The buying and selling of human beings has gone on for a long time. Slavery's shadow stretches across the face of mankind's history like a scar that refuses to fade.
As long as there's a buck to be made from the sweat of someone else's brow, it will probably be with us in one form or another, forever mocking our moral complacency.
Many millennia ago, it bloomed in the muddy quarries of Egypt. In imperial Babylon, the gods blessed slavery's institutional cruelty while gorging on sacrifices of blood. Not even the world's earliest democracies questioned whether it undermined the glory of the Greek city-states that once dotted the Mediterranean.
At the dawn of recorded history, slavery was already a folly that even the most morally astute took for granted. Its spiritual corruption covered the whole world from the lost kingdoms of Africa to the Asian subcontinent to the isthmus of the Americas. Very few cultures, if any, can boast of having escaped its dispiriting legacy.
These days, Sudan has taken center stage in the slavery spotlight. International outrage has been building against the National Islamic Front -- Sudan's ruling regime -- since media reports of slavery's "return" began filtering out of the country seven years ago.
Slavery in Sudan has all the elements of a morality play Westerners can get behind with little hesitation. The controversy features an "extremist" Islamic regime in Khartoum that many considered certifiably "evil" long before President Bush ever heard of it.
The victims of the regime are black Christians and animists from the south. Those not captured and sold into slavery in the north eventually join the rebel group known as SPLA -- Sudan Peoples Liberation Army. The war between SPLA and the National Islamic Front has been raging since 1983, with an estimated 2 million dead -- 4 million displaced -- and no end in sight to an exceptionally bloody civil war that destroyed the regular economy.
Since 1995, Western aid organizations like Christian Solidarity International have engaged in the controversial practice of "redeeming" slaves from Arab traders for $50 a head.
Raising money to buy enslaved Sudanese children has become a favorite classroom project for American school students, who are encouraged by their teachers to think of themselves as contemporary "abolitionists."
The cause is also generously underwritten by black Americans, who still identify with chattel slavery's painful past.

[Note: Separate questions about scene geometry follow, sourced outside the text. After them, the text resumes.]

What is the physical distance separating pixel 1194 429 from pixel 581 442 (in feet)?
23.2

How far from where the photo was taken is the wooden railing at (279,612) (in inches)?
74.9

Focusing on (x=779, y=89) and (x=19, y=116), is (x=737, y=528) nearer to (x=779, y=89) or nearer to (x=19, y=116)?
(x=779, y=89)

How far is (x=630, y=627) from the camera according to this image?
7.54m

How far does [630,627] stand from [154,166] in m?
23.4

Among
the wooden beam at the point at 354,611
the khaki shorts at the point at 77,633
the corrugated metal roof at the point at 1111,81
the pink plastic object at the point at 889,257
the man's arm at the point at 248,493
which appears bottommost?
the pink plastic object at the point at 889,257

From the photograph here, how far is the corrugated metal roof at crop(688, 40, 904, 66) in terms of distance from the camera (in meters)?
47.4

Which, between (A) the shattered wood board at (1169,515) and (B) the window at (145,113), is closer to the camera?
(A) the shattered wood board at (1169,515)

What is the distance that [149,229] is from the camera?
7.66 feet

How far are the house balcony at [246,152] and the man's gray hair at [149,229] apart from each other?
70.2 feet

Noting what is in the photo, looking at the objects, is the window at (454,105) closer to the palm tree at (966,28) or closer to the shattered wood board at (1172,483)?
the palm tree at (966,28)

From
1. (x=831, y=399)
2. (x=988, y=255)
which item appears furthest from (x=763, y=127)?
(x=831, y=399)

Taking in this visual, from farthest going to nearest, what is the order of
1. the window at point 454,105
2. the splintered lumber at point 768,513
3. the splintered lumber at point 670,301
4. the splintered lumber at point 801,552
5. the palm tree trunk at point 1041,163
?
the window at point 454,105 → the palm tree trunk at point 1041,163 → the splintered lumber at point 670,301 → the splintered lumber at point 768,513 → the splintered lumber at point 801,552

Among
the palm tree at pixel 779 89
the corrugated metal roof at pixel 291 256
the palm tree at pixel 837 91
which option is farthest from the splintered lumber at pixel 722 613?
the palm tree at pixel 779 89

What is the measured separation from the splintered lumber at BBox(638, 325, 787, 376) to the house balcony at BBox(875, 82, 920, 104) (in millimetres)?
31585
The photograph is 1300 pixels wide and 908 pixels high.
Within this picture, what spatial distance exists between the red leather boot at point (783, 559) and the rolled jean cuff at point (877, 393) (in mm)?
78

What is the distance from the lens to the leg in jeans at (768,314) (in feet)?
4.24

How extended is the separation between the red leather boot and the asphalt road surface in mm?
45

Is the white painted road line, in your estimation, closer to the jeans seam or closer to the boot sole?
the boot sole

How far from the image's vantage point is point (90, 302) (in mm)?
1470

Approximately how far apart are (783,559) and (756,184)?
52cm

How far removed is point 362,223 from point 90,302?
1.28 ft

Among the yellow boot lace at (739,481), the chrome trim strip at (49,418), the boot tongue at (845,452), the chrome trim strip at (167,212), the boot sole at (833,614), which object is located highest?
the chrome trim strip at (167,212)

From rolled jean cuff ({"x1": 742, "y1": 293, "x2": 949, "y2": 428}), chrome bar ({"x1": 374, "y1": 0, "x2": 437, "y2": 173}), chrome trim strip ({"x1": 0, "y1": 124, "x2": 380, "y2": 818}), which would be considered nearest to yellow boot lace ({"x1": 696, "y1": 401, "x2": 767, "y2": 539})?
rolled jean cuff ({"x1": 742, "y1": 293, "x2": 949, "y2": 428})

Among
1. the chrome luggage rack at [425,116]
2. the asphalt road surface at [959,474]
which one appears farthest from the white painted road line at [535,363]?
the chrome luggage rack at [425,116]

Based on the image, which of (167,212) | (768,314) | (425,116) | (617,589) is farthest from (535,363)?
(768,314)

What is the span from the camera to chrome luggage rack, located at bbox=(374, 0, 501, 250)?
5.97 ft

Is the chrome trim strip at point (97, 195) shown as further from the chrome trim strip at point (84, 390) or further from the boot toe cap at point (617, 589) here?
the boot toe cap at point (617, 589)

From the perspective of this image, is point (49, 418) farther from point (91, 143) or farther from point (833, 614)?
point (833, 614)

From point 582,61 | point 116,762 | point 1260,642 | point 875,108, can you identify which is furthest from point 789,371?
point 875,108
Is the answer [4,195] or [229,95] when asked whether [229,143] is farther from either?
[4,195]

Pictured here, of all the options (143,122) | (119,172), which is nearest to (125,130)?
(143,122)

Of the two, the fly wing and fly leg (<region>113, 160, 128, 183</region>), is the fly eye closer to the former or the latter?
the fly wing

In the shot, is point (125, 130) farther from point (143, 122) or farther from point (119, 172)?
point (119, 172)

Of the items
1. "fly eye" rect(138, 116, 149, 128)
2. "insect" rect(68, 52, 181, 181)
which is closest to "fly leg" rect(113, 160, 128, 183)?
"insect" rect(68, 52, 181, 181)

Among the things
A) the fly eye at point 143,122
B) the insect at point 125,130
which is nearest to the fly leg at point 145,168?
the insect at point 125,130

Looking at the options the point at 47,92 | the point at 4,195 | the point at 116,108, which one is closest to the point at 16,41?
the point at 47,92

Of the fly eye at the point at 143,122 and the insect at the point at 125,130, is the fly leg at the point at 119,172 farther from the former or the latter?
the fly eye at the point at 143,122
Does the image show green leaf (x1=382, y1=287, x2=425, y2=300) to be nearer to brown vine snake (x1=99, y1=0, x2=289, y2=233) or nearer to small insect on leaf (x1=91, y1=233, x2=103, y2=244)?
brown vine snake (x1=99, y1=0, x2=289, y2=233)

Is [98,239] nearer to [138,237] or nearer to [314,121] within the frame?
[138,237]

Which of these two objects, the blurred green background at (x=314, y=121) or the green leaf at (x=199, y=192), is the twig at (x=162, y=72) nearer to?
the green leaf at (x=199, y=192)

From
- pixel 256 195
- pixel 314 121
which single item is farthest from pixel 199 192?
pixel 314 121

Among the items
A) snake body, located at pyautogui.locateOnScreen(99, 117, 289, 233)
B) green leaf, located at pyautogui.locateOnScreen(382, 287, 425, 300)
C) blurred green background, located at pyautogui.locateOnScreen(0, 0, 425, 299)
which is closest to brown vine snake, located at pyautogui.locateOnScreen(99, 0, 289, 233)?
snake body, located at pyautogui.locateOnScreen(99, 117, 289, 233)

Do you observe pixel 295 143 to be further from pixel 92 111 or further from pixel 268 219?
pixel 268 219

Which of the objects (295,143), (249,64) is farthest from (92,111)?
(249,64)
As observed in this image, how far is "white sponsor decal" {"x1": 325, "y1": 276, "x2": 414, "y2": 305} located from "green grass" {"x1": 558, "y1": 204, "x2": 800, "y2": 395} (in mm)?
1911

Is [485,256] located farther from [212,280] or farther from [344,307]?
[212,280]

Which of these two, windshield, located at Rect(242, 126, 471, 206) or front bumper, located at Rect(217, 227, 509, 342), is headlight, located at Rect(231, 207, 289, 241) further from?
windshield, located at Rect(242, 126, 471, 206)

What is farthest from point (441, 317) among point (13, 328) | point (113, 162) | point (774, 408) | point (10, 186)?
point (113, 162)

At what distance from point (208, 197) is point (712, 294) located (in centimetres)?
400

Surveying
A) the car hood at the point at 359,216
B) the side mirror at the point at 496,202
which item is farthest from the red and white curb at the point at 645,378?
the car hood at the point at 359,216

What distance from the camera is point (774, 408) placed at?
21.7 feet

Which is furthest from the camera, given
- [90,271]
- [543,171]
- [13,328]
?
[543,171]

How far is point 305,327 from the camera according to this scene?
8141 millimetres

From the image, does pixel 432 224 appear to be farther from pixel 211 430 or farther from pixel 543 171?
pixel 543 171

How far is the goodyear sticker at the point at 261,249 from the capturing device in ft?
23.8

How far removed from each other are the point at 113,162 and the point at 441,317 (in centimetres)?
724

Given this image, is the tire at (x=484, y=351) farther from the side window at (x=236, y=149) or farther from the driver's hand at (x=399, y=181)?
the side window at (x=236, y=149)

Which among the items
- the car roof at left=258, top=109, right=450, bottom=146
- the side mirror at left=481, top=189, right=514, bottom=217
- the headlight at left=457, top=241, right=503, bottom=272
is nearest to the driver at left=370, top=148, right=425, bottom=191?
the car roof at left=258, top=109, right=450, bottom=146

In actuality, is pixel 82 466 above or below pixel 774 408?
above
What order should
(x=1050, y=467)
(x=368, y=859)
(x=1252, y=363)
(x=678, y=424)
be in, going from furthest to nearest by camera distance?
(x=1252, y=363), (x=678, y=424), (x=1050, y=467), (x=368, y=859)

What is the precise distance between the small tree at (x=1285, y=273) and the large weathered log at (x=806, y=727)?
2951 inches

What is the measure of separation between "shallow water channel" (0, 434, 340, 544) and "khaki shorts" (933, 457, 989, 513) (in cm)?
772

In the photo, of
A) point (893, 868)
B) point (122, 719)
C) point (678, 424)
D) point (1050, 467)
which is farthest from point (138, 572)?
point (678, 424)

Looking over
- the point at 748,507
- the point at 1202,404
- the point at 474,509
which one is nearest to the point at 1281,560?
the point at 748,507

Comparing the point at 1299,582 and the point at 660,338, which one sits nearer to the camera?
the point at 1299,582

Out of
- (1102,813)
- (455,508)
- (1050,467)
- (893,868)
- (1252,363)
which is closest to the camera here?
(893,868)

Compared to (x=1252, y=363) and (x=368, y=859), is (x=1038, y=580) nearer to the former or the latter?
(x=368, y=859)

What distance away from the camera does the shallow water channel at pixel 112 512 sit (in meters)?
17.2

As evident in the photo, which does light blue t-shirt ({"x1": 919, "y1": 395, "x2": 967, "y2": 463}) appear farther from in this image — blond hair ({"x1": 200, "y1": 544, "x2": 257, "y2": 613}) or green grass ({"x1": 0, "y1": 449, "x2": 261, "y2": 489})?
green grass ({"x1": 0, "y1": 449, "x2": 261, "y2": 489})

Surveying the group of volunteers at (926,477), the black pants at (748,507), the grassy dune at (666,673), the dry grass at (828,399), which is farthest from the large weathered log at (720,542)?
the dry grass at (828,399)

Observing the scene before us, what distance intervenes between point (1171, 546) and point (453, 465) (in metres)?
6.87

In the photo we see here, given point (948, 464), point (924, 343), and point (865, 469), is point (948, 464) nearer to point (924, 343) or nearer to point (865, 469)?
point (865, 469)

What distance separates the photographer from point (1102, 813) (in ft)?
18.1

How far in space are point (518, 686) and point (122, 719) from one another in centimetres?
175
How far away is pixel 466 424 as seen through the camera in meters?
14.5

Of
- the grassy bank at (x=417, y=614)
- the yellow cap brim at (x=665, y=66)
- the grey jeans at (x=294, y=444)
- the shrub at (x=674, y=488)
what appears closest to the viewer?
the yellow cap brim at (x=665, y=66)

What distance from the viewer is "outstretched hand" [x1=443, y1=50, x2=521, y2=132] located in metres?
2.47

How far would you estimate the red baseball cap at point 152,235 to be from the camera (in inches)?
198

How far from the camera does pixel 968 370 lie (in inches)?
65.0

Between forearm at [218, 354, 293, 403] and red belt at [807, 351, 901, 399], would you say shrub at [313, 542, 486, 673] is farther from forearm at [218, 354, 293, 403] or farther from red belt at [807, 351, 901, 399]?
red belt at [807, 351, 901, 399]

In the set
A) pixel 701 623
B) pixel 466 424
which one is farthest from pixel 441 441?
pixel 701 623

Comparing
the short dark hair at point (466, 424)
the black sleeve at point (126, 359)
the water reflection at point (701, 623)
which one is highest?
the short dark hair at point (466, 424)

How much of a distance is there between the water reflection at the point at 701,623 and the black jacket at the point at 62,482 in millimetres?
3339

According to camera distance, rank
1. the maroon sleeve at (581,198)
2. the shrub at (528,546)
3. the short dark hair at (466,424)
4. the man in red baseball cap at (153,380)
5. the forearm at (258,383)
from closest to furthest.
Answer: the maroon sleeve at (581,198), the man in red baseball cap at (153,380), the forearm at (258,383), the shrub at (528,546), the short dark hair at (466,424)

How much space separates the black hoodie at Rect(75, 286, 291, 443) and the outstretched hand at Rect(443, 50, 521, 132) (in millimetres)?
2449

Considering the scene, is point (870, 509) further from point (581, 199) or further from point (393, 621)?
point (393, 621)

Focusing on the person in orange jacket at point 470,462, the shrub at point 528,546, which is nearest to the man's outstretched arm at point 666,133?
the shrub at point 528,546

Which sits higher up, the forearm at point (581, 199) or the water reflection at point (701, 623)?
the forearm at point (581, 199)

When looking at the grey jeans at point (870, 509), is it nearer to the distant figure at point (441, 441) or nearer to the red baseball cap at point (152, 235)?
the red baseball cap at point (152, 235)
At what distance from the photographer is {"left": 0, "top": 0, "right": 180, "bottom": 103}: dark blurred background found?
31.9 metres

But the primary funders of Sudanese slave redemption have been Western evangelical churches and the American Anti-Slavery Group.
Suddenly, millions of dollars generated by the kindness of schoolchildren and Christian charities in the West are circulating in Sudan, though the war-torn nation doesn't have an economy to speak of.
Not surprisingly, the ranks of "slave traders" and "slaves" waiting for redemption in camps in the north -- and increasingly in the south -- have swollen dramatically in recent years.
According to The Irish Times, CSI claims to have redeemed 64,000 slaves since 1995. With prices of "slaves" fluctuating on the Sudanese black market between $33 and $100 each, CSI is the biggest "redeemer" of slaves in the world. If recent reports are to be believed, it is an organization of well-funded dupes, as well.
Earlier this week, The Washington Post and Christianity Today.com published stories that allege that fraud is so prevalent in Sudan that it is impossible to assume the integrity of any part of the redemption process as it is currently constituted.
Extensive reporting by both news outlets leaves little doubt that rank opportunism by combatants on both sides of the civil war has turned slave redemption into a profitable game with constantly shifting rules and players.
From now on, would-be abolitionists will have to figure out how to differentiate between "real" slaves and villagers posing as slaves for a cut of the redemption money. Meanwhile, slavery -- real slavery -- continues to afflict parts of the African continent like festering lesions.
One humiliating legacy of slavery is the cynicism it engenders in those who are most exploited by it. It may be difficult to believe, but there are people alive today who are scheming up ways to turn slavery --inhumanity they or their loved ones may have experienced -- into an opportunity for profit.
The Sudanese slave scam is an example of how cynicism distorts even missions of mercy. There are people who consistently refuse to aid in their own liberation. They're the ones who make slavery possible in the first place.